3. Restricted Zones (The God Nodes)

The following files are load-bearing "God Nodes." They possess extreme cumulative risk, massive structural mass, volatile churn, or 100% isolated human ownership (Key Person Silos).

MANDATORY RULE: You require explicit human permission and downstream rendering verification before modifying the structural signatures, WebGL contexts, or public APIs of these files: * src/extensions/renderer/base/coord-ele-math/coords.mjs (Highest Cumulative Risk: 608.29, Extreme Volatility Hotspot: 81.4% Churn. Core coordinate mapping). * src/extensions/renderer/base/load-listeners.mjs (Massive Structural Mass: 2081.0, Key Person Silo - 100% isolated ownership by Max Franz). * src/math.mjs (Key Person Silo - 100% isolated ownership by Max Franz). * src/collection/index.mjs (Key Person Silo - 100% isolated ownership by Felix Pahl). * documentation/demos/visual-style/code.js (Severe Blind Bottleneck - High blast radius flying blind with 100% Doc Risk).

4. Threat & Security Boundaries

Status: SECURE PERIMETER (WITH DOM CAVEATS). Structural XGBoost Threat Intelligence audits have flagged 0 malicious artifacts and 0 Agentic RCE funnels.

CRITICAL WARNINGS: 1. DOM/XSS Exposure: Because Cytoscape handles user-provided data labels and SVG assets, ensure any modifications to DOM insertion (e.g., tooltips, HTML labels) strictly sanitize inputs to prevent Cross-Site Scripting (XSS). 2. Event Listener Leaks: The src/event.mjs and src/extensions/renderer/base/load-listeners.mjs files manage hundreds of DOM and Canvas event bindings. Ensure proper removeEventListener cleanup during graph destruction to prevent severe memory leaks in long-running Single Page Applications (SPAs). 3. Supply Chain: There are 18 unknown dependencies bypassing the Zero-Trust whitelist. Do not add or bump external NPM packages without explicit architectural review.

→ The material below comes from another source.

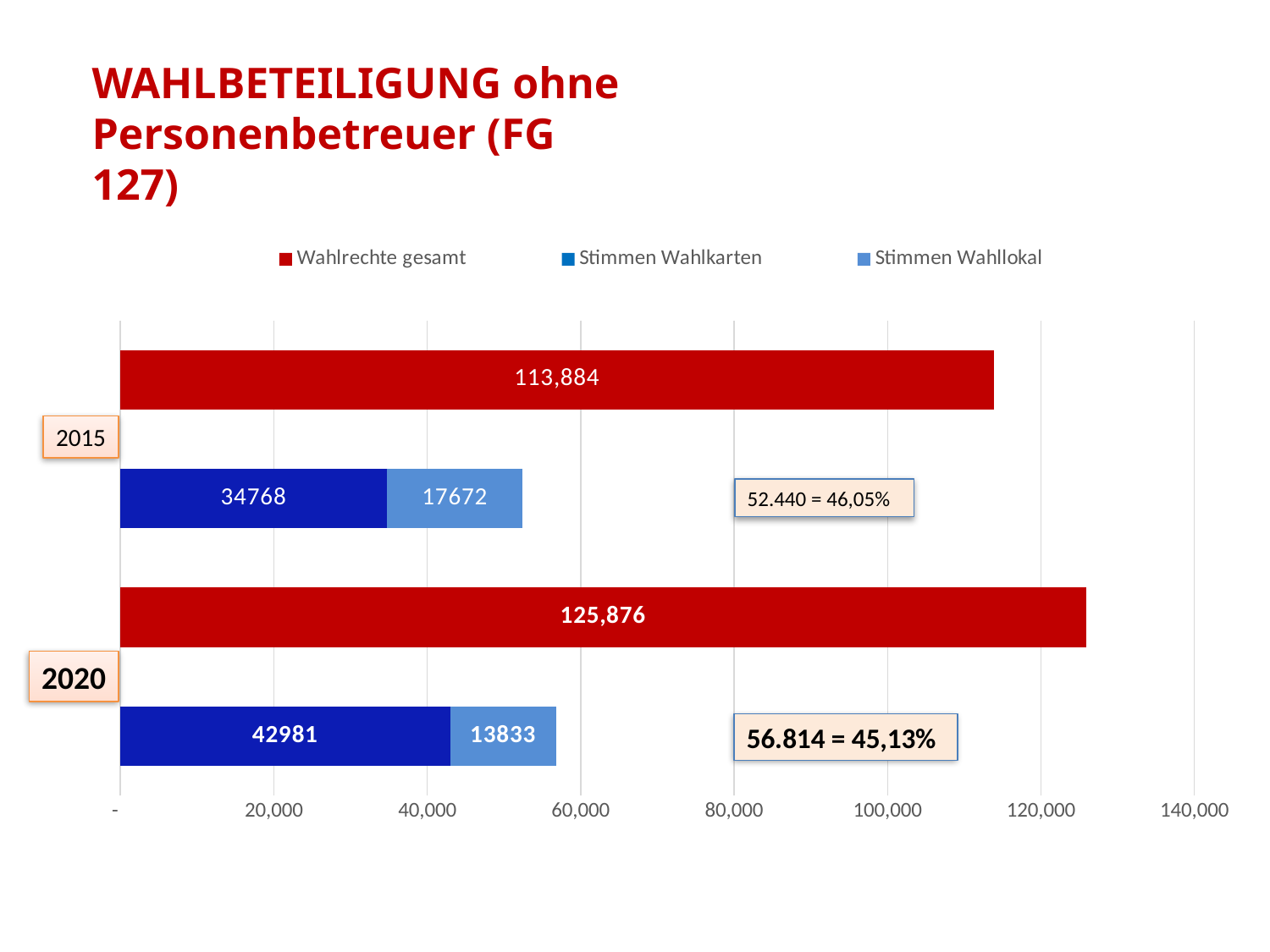
What is the value of Stimmen Wahlkarten for 2020? 42981 What is the value of Wahlrechte gesamt for 2020? 125,876 What is the value of Stimmen Wahllokal for 2015? 17672 What is the difference between Wahlrechte gesamt in 2020 and in 2015? 11,992 Which year has the lower value for Stimmen Wahllokal? 2020 How many series does the legend list? 3 What kind of chart is shown on the slide? Bar chart What is the value of Wahlrechte gesamt for 2015? 113,884 Which year has the higher value for Wahlrechte gesamt? 2020 Is Stimmen Wahlkarten larger in 2015 or in 2020? 2020 What is the total of the stacked bar for Stimmen Wahlkarten and Stimmen Wahllokal in 2020? 56814 What percentage is shown in the text box next to the 2015 stacked bar? 46,05%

5. Environmental Tooling (The Oracle)

Do not guess WebGL texture packing (atlas.mjs), hallucinate Canvas rendering contexts, or rely on generalized JavaScript knowledge to determine blast radius within this highly specialized visualization engine.

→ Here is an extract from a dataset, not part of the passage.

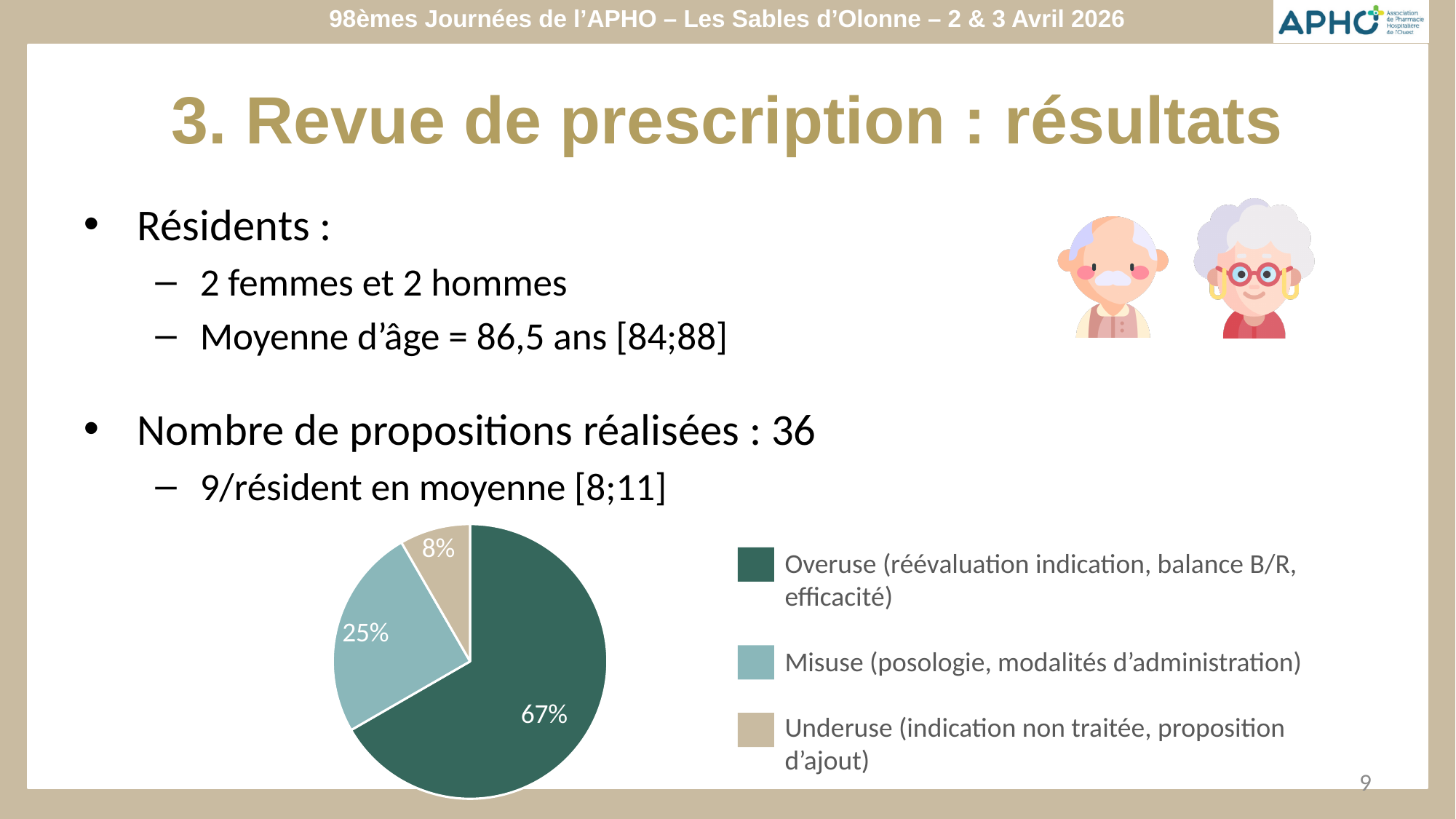
What is the difference in percentage points between the Overuse and Misuse slices? 42 Which slice is larger, Misuse or Underuse? Misuse What kind of chart is shown on the slide? pie chart What is the difference in percentage points between the Misuse and Underuse slices? 17 What share of the pie does Misuse represent? 25% Which category has the smallest slice of the pie? Underuse How many slices does the pie chart have? 3 What share of the pie does Overuse represent? 67% Which category has the largest slice of the pie? Overuse What colour is the Overuse slice in the pie chart? dark green What share of the pie does Underuse represent? 8% How many entries does the legend of the pie chart list? 3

You have access to a deterministic GitGalaxy SQLite database that maps the absolute syntactic physics of this repository. Before modifying any file listed in the Restricted Zones, you MUST query the database for dependency mapping. * To map inbound dependencies (Blast Radius), query the function_edges or file_edges tables for all callers targeting your target file. * Do not proceed with structural modifications until the specific blast radius has been statically confirmed via the database.